◆ **TASK REQUIREMENTS**
**a)** In the film article, who plays Grace Moore's boyfriend Buddy?
**b)** Proceed with the film article on So This Is Love, starting after its last sentence.
* Begin TEXT PROVIDED *
- Directed by: Gordon Douglas
- Written by: John Monks Jr.
- Based on: You're Only Human Once 1944 book by Grace Moore
- Produced by: Henry Blanke
- Starring: Kathryn Grayson Merv Griffin Joan Weldon Walter Abel Rosemary DeCamp Jeff Donnell
- Cinematography: Robert Burks
- Edited by: Folmar Blangsted
- Music by: Ray Heindorf Max Steiner
- Production company: Warner Bros. Pictures
- Distributed by: Warner Bros. Pictures
- Release date: July 29, 1953;
- Running time: 100 or 104 minutes
- Country: United States
- Language: English
- Box office: $1.75 million (US)

= So This Is Love (film) =

1953 film by Gordon Douglas

So This Is Love (subtitled The Grace Moore Story) is a 1953 American musical drama film directed by Gordon Douglas, based on the life of singer Grace Moore. The film stars Kathryn Grayson as Moore, and Merv Griffin as her boyfriend Buddy. The story chronicles Moore's rise to stardom from 1918 to February 7, 1928, when she made her debut at the Metropolitan Opera House.

==Plot==
Grace Moore (Kathryn Grayson) dreams of being a great opera singer. She starts out singing at a nightclub, where she meets her boyfriend Buddy (Merv Griffin). She takes singing lessons, and Buddy pressures her to marry him and move out of the city. Grace, however, cannot give up on her career.
* End TEXT PROVIDED *
* Begin PROVIDED INFORMATION *
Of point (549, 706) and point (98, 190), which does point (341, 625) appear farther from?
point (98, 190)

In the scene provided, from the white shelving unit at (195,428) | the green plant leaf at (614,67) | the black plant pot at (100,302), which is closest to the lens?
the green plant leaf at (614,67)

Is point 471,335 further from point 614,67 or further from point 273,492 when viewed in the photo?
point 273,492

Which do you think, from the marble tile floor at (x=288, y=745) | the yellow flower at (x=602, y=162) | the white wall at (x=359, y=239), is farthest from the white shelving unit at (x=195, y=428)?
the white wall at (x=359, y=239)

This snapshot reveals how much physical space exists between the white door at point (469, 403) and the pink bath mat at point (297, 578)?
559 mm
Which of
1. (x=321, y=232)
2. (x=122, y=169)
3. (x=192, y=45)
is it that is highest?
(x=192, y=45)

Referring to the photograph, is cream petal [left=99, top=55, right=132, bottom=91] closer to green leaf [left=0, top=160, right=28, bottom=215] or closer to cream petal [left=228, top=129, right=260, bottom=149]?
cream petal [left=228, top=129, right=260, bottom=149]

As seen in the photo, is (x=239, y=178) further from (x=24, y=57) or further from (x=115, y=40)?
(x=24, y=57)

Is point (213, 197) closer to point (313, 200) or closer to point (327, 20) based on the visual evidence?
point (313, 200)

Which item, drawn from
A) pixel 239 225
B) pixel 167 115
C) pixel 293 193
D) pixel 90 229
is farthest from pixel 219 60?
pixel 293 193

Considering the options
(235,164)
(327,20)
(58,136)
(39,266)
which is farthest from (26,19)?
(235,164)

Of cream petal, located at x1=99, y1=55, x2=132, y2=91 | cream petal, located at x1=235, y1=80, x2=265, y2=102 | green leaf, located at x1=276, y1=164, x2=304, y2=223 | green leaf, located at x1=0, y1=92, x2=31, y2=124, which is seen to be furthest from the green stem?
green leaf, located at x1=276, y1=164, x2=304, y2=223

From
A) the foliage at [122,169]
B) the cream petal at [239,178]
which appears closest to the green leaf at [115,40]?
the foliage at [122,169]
* End PROVIDED INFORMATION *
* Begin PROVIDED INFORMATION *
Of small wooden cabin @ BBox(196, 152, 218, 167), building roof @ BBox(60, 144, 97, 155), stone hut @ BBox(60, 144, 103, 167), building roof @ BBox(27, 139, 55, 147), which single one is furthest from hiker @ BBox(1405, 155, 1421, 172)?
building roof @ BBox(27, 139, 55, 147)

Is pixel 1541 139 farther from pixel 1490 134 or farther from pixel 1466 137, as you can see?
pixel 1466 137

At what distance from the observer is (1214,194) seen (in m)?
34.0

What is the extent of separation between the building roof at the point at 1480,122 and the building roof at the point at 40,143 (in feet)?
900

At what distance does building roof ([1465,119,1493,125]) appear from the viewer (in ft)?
* End PROVIDED INFORMATION *
◆ **RESPONSES TO THE EXERCISE**
**a)** Merv Griffin

**b)**
At one point her dreams may be dashed, as poor singing instruction has inflamed her vocal cords. Under the direction of a new, better voice coach, she is told to rest and not speak for three months. She does so, but Buddy Nash marries another woman while Grace is secluded in a cabin.

Upon Grace's return to New York City, she is able to sing again and continues her lessons. She is hired as an understudy in a musical and takes over when the leading lady (Marie Windsor) falls ill. Grace's performance impresses the producers so much that she is made a star on Broadway. Her next boyfriend, Bryan Curtis (Douglas Dick), dates her for two years before insisting they marry, to which Grace agrees.

When Grace auditions for the Metropolitan Opera, she is told that she lacks experience and that her youth, charm and voice are better suited to musical comedies. She wagers Otto Kahn (Roy Gordon), the Manager of Metropolitan Opera, that she will perform there within two years. She quits her musical contract and books passage to Europe in order to get better vocal training. Bryan says he cannot compete with her dream and ends their engagement.

Two years later, Grace has returned, and sings in a starring role at the Metropolitan. She is a success, and has finally achieved her dream to be an opera star.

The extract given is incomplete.